## Excerpt provided
-- begin --
Architecting a high performing "inserting solution"

Question

I am tasked with putting together a solution that can handle a high level of inserts into a database. There will be many AJAX type calls from web pages. It is not only one web site/page, but several different ones.

It will be dealing with tracking people's behavior on a web site, triggered by various javascript events, etc.

It is important for the solution to be able to handle the heavy database inserting load. After it has been inserted, I don't mind migrating the data to an alternative/supplementary data store.

We are initial looking at using the MEAN stack with MongoDB and migrating some data to MySql for reporting purposes. I am also wondering about the use of some sort of queue-ing before insert into db or caching like memcached

I didn't manage to find much help on this elsewhere. I did see this post but it is now close to 5 years old, feels a bit outdated and don't quite ask the same questions.

Your thoughts and comments are most appreciated. Thanks.

score 2 · Answer 1 · edited May 23 '17 at 11:50

2

Why do you need a stack at all? Are you looking for a web-application to do the inserting? Or do you already have an application?
-- end --
## Data block
-- begin --
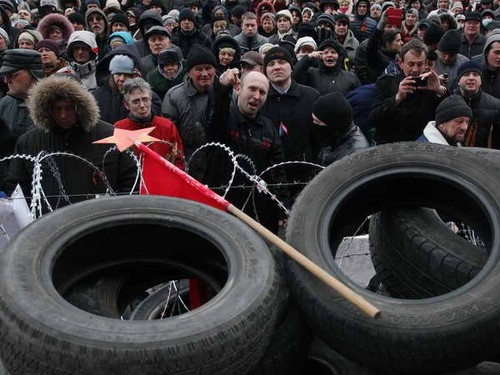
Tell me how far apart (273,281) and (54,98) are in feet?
9.49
-- end --
## What the exercise asks
In the thread about handling heavy database inserts, take the passage that begins at the words "I am tasked" and stops after "several different ones.". Change "inserts" to "writes" and give the passage.

## Solution
I am tasked with putting together a solution that can handle a high level of writes into a database. There will be many AJAX type calls from web pages. It is not only one web site/page, but several different ones.